GIVEN TASK -
Print the listing below in its entirety, character for character.

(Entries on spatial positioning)
※ ※ ※
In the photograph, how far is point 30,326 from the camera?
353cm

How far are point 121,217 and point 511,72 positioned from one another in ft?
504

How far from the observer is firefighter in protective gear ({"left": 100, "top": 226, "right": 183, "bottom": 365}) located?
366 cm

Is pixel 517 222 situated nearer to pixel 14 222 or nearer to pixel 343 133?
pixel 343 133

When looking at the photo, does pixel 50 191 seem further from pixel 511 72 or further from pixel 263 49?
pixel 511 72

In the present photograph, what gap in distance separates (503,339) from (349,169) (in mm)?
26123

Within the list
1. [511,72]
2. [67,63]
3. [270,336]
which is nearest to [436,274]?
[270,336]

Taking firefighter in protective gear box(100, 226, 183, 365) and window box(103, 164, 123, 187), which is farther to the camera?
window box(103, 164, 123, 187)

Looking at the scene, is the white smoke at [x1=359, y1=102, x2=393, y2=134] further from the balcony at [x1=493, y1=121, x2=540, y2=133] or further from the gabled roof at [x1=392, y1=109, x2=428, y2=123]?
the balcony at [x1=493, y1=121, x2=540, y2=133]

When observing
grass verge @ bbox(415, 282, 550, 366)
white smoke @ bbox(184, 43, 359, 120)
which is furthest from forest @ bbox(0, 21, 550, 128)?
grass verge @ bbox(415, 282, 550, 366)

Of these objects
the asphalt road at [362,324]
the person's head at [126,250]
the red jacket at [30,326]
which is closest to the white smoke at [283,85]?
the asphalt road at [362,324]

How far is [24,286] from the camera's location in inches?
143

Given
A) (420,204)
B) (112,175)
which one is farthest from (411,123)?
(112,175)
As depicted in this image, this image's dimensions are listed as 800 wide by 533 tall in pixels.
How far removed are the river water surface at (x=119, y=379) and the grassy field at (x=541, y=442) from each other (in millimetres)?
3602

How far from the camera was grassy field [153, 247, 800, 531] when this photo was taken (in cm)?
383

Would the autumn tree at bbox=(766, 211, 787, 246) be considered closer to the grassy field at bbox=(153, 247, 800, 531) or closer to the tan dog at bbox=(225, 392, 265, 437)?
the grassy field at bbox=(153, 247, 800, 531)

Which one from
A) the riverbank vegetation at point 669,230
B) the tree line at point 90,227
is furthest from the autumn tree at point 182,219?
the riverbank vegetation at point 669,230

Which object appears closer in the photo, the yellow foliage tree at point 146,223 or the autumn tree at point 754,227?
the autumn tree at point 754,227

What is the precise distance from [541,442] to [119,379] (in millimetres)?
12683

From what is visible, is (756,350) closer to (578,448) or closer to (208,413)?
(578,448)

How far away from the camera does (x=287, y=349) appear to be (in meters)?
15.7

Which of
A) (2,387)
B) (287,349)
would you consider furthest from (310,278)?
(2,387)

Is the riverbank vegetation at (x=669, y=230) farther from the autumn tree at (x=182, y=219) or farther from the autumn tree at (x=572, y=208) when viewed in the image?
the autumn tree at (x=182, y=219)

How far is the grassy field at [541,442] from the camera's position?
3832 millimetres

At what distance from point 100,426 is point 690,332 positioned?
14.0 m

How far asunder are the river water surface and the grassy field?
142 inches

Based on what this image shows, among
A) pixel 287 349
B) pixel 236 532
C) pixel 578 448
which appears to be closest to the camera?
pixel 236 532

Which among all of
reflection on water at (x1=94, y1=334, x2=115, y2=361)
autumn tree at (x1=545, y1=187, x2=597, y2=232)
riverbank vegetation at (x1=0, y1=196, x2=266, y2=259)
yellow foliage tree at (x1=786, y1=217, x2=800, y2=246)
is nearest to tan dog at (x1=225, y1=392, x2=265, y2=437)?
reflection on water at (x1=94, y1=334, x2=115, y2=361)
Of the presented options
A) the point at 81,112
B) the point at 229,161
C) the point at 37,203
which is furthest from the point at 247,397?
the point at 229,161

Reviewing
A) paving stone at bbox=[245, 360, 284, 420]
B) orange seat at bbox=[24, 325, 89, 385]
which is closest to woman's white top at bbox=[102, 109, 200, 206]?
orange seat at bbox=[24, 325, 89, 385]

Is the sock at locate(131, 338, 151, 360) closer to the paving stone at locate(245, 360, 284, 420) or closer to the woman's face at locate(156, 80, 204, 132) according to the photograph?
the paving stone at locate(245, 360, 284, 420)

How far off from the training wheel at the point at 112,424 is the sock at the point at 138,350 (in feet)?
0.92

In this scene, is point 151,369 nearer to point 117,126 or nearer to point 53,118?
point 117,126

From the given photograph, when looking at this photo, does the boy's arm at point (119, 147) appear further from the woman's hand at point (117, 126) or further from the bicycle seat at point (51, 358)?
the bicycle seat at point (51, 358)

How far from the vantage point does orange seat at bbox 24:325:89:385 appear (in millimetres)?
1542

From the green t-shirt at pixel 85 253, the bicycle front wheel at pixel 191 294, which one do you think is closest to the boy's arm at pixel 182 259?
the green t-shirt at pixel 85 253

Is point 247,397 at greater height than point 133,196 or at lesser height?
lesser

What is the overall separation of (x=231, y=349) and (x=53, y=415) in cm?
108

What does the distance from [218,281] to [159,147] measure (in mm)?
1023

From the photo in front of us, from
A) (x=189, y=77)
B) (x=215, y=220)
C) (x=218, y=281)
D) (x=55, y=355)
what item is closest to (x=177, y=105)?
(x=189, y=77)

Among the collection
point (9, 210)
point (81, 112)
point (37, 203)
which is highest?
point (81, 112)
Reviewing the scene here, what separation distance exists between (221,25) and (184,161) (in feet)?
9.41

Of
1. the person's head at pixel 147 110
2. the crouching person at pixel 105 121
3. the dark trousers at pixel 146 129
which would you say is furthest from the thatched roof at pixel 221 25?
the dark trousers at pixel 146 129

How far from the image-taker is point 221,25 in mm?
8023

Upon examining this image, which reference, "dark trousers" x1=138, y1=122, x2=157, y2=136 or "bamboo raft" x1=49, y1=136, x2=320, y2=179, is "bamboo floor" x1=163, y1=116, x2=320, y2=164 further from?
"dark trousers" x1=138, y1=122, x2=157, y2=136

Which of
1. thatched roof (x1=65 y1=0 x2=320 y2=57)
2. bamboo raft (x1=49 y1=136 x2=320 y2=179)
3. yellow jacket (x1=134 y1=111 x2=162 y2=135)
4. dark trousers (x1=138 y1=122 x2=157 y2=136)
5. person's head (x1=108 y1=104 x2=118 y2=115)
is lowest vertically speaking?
※ ※ ※
RESPONSE TO THE TASK -
In the photograph, how far is point 30,326 from the camera?
353cm

How far are point 121,217 and point 511,72 positioned from one another in ft?
504

How far from the observer is firefighter in protective gear ({"left": 100, "top": 226, "right": 183, "bottom": 365}) located?
366 cm

Is pixel 517 222 situated nearer to pixel 14 222 or nearer to pixel 343 133?
pixel 343 133

When looking at the photo, does pixel 50 191 seem further from pixel 511 72 or further from pixel 263 49?
pixel 511 72

In the present photograph, what gap in distance separates (503,339) from (349,169) (in mm)?
26123

Within the list
1. [511,72]
2. [67,63]
3. [270,336]
which is nearest to [436,274]?
[270,336]

Taking firefighter in protective gear box(100, 226, 183, 365) and window box(103, 164, 123, 187), which is farther to the camera?
window box(103, 164, 123, 187)

Looking at the scene, is the white smoke at [x1=359, y1=102, x2=393, y2=134] further from the balcony at [x1=493, y1=121, x2=540, y2=133] or further from the gabled roof at [x1=392, y1=109, x2=428, y2=123]?
the balcony at [x1=493, y1=121, x2=540, y2=133]

When observing
grass verge @ bbox(415, 282, 550, 366)
white smoke @ bbox(184, 43, 359, 120)
which is furthest from forest @ bbox(0, 21, 550, 128)?
grass verge @ bbox(415, 282, 550, 366)

Of these objects
the asphalt road at [362,324]
the person's head at [126,250]
the red jacket at [30,326]
which is closest to the white smoke at [283,85]?
the asphalt road at [362,324]

How far is [24,286] from the camera's location in inches?
143

Given
A) (420,204)
B) (112,175)
which one is farthest from (411,123)?
(112,175)
As depicted in this image, this image's dimensions are listed as 800 wide by 533 tall in pixels.
How far removed are the river water surface at (x=119, y=379) and the grassy field at (x=541, y=442) from each other (in millimetres)?
3602

How far from the camera was grassy field [153, 247, 800, 531] when this photo was taken (in cm)?
383

Would the autumn tree at bbox=(766, 211, 787, 246) be considered closer to the grassy field at bbox=(153, 247, 800, 531) or closer to the tan dog at bbox=(225, 392, 265, 437)?
the grassy field at bbox=(153, 247, 800, 531)

Which one from
A) the riverbank vegetation at point 669,230
B) the tree line at point 90,227
is furthest from the autumn tree at point 182,219?
the riverbank vegetation at point 669,230

Which object appears closer in the photo, the yellow foliage tree at point 146,223 or the autumn tree at point 754,227?
the autumn tree at point 754,227

What is the precise distance from [541,442] to [119,379] (in millimetres)?
12683

From what is visible, is (756,350) closer to (578,448) or closer to (208,413)?
(578,448)

How far away from the camera does (x=287, y=349) appear to be (in meters)?
15.7

Which of
A) (2,387)
B) (287,349)
would you consider furthest from (310,278)?
(2,387)

Is the riverbank vegetation at (x=669, y=230) farther from the autumn tree at (x=182, y=219) or farther from the autumn tree at (x=572, y=208) when viewed in the image?
the autumn tree at (x=182, y=219)

How far is the grassy field at [541,442] from the camera's position?
3832 millimetres

At what distance from point 100,426 is point 690,332 positioned?
14.0 m

How far asunder are the river water surface and the grassy field?
142 inches

Based on what this image shows, among
A) pixel 287 349
B) pixel 236 532
C) pixel 578 448
which appears to be closest to the camera?
pixel 236 532

Which among all of
reflection on water at (x1=94, y1=334, x2=115, y2=361)
autumn tree at (x1=545, y1=187, x2=597, y2=232)
riverbank vegetation at (x1=0, y1=196, x2=266, y2=259)
yellow foliage tree at (x1=786, y1=217, x2=800, y2=246)
is nearest to tan dog at (x1=225, y1=392, x2=265, y2=437)?
reflection on water at (x1=94, y1=334, x2=115, y2=361)
Of the presented options
A) the point at 81,112
B) the point at 229,161
C) the point at 37,203
which is furthest from the point at 247,397?
the point at 229,161

Reviewing
A) paving stone at bbox=[245, 360, 284, 420]
B) orange seat at bbox=[24, 325, 89, 385]
which is closest to woman's white top at bbox=[102, 109, 200, 206]?
orange seat at bbox=[24, 325, 89, 385]

Is the sock at locate(131, 338, 151, 360) closer to the paving stone at locate(245, 360, 284, 420) or closer to the woman's face at locate(156, 80, 204, 132) according to the photograph?
the paving stone at locate(245, 360, 284, 420)

How far off from the training wheel at the point at 112,424 is the sock at the point at 138,350 (in feet)?
0.92

In this scene, is point 151,369 nearer to point 117,126 or nearer to point 53,118?
point 117,126

From the given photograph, when looking at this photo, does the boy's arm at point (119, 147) appear further from the woman's hand at point (117, 126) or further from the bicycle seat at point (51, 358)?
the bicycle seat at point (51, 358)

How far from the vantage point does orange seat at bbox 24:325:89:385 appear (in millimetres)?
1542

From the green t-shirt at pixel 85 253, the bicycle front wheel at pixel 191 294, which one do you think is closest to the boy's arm at pixel 182 259?
the green t-shirt at pixel 85 253

Is point 247,397 at greater height than point 133,196 or at lesser height?
lesser

What is the overall separation of (x=231, y=349) and (x=53, y=415) in cm?
108

What does the distance from [218,281] to [159,147] measure (in mm)?
1023

From the photo in front of us, from
A) (x=189, y=77)
B) (x=215, y=220)
C) (x=218, y=281)
D) (x=55, y=355)
what item is closest to (x=177, y=105)?
(x=189, y=77)

Among the collection
point (9, 210)
point (81, 112)
point (37, 203)
which is highest?
point (81, 112)
Reviewing the scene here, what separation distance exists between (221,25) and (184,161) (in feet)?
9.41

Of
1. the person's head at pixel 147 110
2. the crouching person at pixel 105 121
3. the dark trousers at pixel 146 129
which would you say is furthest from the thatched roof at pixel 221 25?
the dark trousers at pixel 146 129

How far from the image-taker is point 221,25 in mm?
8023

Upon examining this image, which reference, "dark trousers" x1=138, y1=122, x2=157, y2=136 or "bamboo raft" x1=49, y1=136, x2=320, y2=179, is "bamboo floor" x1=163, y1=116, x2=320, y2=164 further from?
"dark trousers" x1=138, y1=122, x2=157, y2=136

Which of
1. thatched roof (x1=65 y1=0 x2=320 y2=57)
2. bamboo raft (x1=49 y1=136 x2=320 y2=179)
3. yellow jacket (x1=134 y1=111 x2=162 y2=135)
4. dark trousers (x1=138 y1=122 x2=157 y2=136)
5. person's head (x1=108 y1=104 x2=118 y2=115)
is lowest vertically speaking?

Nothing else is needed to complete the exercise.